## Exercise prompt
Produce an exact copy of the lines from the line that contains "What is the exact" to the end of the listing below.

## Excerpted data
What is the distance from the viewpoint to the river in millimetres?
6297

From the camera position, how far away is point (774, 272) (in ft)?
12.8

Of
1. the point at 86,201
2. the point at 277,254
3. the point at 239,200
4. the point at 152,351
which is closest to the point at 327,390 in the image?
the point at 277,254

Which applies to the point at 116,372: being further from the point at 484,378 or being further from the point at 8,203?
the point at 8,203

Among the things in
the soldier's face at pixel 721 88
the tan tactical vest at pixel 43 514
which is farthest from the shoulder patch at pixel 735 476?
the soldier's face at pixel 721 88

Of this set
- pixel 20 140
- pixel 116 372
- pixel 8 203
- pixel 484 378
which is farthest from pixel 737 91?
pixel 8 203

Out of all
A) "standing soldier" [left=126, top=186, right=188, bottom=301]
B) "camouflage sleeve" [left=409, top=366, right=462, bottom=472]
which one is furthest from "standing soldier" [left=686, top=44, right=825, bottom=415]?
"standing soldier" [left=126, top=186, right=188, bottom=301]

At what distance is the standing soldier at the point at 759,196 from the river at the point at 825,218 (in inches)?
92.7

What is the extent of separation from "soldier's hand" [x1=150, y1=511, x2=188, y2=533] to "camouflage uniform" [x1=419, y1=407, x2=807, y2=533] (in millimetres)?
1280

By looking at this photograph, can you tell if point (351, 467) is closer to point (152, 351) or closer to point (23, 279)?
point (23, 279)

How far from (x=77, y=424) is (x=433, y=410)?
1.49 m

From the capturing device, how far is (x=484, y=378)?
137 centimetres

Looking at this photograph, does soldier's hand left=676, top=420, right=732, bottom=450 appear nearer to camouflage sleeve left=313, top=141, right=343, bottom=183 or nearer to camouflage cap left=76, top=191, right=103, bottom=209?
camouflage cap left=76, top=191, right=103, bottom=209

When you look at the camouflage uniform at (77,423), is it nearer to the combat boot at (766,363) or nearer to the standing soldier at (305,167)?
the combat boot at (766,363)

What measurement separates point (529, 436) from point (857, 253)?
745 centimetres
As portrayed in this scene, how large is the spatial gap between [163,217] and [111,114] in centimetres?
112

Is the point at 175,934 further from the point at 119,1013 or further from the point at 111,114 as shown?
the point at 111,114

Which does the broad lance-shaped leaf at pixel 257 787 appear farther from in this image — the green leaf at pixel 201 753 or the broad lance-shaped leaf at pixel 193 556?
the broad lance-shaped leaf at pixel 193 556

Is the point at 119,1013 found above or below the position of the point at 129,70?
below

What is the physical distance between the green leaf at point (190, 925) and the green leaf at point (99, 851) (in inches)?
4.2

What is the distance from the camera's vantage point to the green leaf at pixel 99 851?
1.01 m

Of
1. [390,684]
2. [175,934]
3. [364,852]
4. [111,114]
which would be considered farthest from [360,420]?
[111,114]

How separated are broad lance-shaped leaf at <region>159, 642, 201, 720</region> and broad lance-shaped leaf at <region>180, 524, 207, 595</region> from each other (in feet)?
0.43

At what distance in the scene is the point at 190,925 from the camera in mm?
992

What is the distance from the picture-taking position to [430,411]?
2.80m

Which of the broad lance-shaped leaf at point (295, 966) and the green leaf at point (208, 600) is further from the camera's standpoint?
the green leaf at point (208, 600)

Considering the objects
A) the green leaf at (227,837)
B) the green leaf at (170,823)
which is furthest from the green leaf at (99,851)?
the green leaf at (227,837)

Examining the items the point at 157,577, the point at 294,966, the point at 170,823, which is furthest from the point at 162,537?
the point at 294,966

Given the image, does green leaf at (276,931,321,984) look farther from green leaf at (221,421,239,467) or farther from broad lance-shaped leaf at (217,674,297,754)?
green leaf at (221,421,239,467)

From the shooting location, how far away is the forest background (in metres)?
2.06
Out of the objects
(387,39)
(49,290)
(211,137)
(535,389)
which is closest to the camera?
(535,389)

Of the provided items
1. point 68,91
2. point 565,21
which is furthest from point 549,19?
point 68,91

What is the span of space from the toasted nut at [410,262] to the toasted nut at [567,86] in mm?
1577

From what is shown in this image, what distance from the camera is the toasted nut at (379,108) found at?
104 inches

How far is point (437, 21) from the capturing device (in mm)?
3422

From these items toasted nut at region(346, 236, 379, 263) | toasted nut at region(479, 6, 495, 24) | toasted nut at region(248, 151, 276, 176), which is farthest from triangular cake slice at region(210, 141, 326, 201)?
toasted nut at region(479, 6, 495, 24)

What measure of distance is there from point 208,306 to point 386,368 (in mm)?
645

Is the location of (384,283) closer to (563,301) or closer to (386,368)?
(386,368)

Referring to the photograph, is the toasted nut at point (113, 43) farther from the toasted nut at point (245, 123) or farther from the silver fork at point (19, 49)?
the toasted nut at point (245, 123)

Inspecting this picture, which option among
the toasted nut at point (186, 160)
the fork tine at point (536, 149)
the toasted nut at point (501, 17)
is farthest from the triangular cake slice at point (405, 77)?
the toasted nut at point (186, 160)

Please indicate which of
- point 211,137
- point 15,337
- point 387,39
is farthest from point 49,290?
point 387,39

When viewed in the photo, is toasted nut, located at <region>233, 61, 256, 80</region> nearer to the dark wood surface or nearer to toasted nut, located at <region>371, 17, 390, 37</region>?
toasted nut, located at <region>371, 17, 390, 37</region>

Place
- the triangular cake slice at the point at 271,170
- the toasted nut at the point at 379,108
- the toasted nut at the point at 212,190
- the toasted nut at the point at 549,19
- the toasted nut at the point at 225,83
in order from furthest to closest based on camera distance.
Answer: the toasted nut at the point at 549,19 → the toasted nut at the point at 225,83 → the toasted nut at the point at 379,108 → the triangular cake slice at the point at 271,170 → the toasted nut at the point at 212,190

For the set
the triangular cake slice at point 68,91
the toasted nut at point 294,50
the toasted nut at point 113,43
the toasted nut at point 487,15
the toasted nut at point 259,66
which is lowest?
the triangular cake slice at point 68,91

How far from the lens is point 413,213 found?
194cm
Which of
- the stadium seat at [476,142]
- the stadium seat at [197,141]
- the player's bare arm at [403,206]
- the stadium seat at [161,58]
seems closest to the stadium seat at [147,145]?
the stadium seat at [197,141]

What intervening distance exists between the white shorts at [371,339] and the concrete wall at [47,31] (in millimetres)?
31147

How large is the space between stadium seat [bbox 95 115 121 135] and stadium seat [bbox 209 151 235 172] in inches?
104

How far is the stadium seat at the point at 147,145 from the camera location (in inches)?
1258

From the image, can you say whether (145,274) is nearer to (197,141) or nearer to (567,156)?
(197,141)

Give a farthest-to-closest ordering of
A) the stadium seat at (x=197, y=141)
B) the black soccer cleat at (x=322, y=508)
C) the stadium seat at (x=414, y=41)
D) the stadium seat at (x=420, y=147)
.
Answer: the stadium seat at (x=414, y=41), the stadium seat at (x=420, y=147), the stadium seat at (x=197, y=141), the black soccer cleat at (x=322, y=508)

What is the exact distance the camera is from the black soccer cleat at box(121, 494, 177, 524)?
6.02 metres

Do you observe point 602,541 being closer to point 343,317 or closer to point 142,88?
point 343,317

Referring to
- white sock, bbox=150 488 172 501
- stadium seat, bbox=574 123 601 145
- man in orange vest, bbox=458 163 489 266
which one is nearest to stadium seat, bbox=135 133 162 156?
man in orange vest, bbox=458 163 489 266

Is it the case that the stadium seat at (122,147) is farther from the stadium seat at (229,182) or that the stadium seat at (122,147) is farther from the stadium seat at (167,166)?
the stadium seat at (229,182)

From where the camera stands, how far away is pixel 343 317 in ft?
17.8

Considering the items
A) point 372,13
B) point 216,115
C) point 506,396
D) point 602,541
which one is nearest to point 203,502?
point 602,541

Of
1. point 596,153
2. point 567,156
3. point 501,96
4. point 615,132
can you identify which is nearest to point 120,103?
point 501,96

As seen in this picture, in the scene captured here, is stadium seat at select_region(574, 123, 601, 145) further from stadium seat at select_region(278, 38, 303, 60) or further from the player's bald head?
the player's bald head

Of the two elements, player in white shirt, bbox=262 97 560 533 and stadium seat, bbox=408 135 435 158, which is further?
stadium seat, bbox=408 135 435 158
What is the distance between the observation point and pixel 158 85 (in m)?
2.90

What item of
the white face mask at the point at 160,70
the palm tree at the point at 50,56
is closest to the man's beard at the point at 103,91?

## The completed task
What is the exact distance the camera is from the black soccer cleat at box(121, 494, 177, 524)?
6.02 metres

Do you observe point 602,541 being closer to point 343,317 or closer to point 142,88?
point 343,317

Referring to
- white sock, bbox=150 488 172 501
- stadium seat, bbox=574 123 601 145
- man in orange vest, bbox=458 163 489 266
which one is nearest to stadium seat, bbox=135 133 162 156?
man in orange vest, bbox=458 163 489 266

Is it the case that the stadium seat at (122,147) is farther from the stadium seat at (229,182) or that the stadium seat at (122,147) is farther from the stadium seat at (167,166)?
the stadium seat at (229,182)

From where the camera stands, how far away is pixel 343 317 in ft?
17.8

Considering the items
A) point 372,13
B) point 216,115
C) point 506,396
D) point 602,541
which one is nearest to point 203,502?
point 602,541

Of
1. point 596,153
2. point 567,156
3. point 501,96
4. point 615,132
can you identify which is nearest to point 120,103?
point 501,96

As seen in this picture, in the scene captured here, is stadium seat at select_region(574, 123, 601, 145) further from stadium seat at select_region(278, 38, 303, 60) or further from the player's bald head?
the player's bald head

Of the two elements, player in white shirt, bbox=262 97 560 533 and stadium seat, bbox=408 135 435 158, which is further?
stadium seat, bbox=408 135 435 158
What is the distance between the observation point and pixel 158 85 (in m)?
2.90

What item of
the white face mask at the point at 160,70
the palm tree at the point at 50,56
is closest to the man's beard at the point at 103,91?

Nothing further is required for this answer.